Die Musiker wussten um den kostbaren Moment – schließlich war es für den 83jährigen Riccardo Muti das späte „Debüt“ mit der Achten. Es wurde schließlich eine geglückte Symbiose zwischen jenem Laissez-faire, für das nicht zuletzt das Orchester Muti so sehr schätzt, und dem aktiven Wollen deas Dirigenten, das ihm die streichenden und blasenden Kolleginnen und Kollegen quasi von den Augen abgelesen haben.Da waren ganz wenige Gesten nötig. So langsam, immer wieder zurückhaltend die Tempi waren: Muti wirkte nicht wie ein Prediger, sondern eher wie ein Forscher, der mit aufmerksamem Delegieren – eben besonders an die Bläser – auf eine gründliche Durchleuchtung hinzielte. Selten so viele melodiöse Einzelheiten gehört, und in solchem philharmonischem Edelklang sowieso nicht.

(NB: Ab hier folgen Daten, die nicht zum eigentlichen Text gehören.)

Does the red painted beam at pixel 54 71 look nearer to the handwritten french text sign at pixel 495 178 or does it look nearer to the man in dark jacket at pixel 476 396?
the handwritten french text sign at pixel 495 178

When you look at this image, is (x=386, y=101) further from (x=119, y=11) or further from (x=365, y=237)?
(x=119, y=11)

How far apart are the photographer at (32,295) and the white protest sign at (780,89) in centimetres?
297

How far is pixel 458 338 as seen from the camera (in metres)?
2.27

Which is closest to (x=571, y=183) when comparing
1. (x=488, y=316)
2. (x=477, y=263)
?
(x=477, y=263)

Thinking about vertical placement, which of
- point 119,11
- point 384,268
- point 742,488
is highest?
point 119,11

Eine eher leise Lesart in allen Sätzen, und das ging bis zu den sorgsam dosierten, aber eben auch so viel Energie spendenden Beiträgen der Pauke, für die Thomas Lechner am Ende sogar Bravo-Rufe erntete. Solche kriegt ein Schlagzeuger nicht jeden Tag. Schließlich folgerichtig: Keine Deutung des Finales, bei dem einem das Blech Schauer über den Rücken hätte laufen lassen, dafür auch hier eine Fülle an, ja, liebenswerten Einzelheiten. Fast kann man sagen: skrupulös, wie Muti das Grande Finale ansteuern ließ. Die Bläser auch da gar nicht knallig, sondern eher wie ein stehender Orgelklang mit allen gezogenen Registern.

Jubel ohne auch nur eine Sekunde des Durchatmens. So ist das eben nach einem Muti-Konzert am 15. August.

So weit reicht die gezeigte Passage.